ARM Architecture or Ashton Raggatt McDougall is an architectural firm with offices in Melbourne, Sydney, and Adelaide, Australia. The firm was founded in 1988 and has completed internationally renowned design work. ARM's founding directors were Stephen Ashton, Howard Raggatt, Ian McDougall.

Notable projects include the National Museum of Australia in Canberra, the Melbourne Recital Centre and Southbank Theatre in Melbourne, Perth Arena and the Marion Cultural Centre in Adelaide.

Architectural style
ARM is known for "architectural outspokenness". ARM is highly regarded for its heritage and renewal projects including the refurbishment of Hamer Hall at Arts Centre Melbourne, the redevelopment of the Shrine of Remembrance in Melbourne, RMIT Storey Hall and the redevelopment of Melbourne Central Shopping Centre. ARM was also commissioned to prepare the masterplans for Melbourne Docklands, the Adelaide Festival Plaza Precinct, and Elizabeth Quay in Perth. Recent projects include the Perth Arena and Wanangkura Stadium in Port Hedland.

A national survey of 600 architects conducted by the Architectural Review Australia found ARM to be considered the most influential architectural office in Australia in the period 1982–2007. ARM is the only Australian firm to win the Australian Institute of Architects' Premier State Award five times, most recently for the Perth Arena in Western Australia. Their design work has been featured on two Australian postage stamps.

Your task »
Using the text on ARM Architecture, answer the following:
1. In what year was the firm founded?
2. How many architects took part in the national survey conducted by the Architectural Review Australia?
3. How many times has ARM won the Australian Institute of Architects' Premier State Award?

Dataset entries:
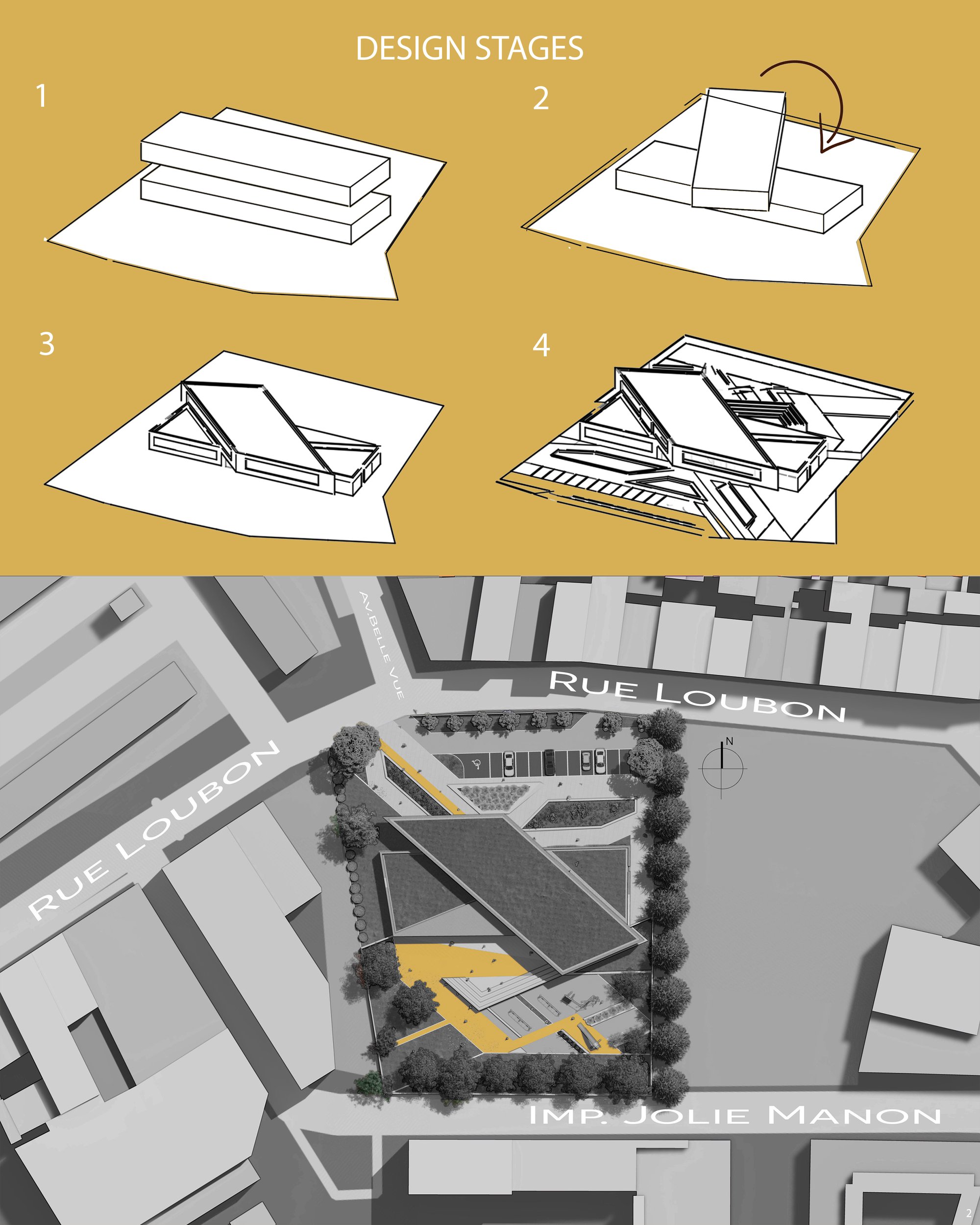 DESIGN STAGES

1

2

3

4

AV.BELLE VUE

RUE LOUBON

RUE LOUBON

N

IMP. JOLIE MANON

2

Task answer »
1. 1988
2. 600
3. Five times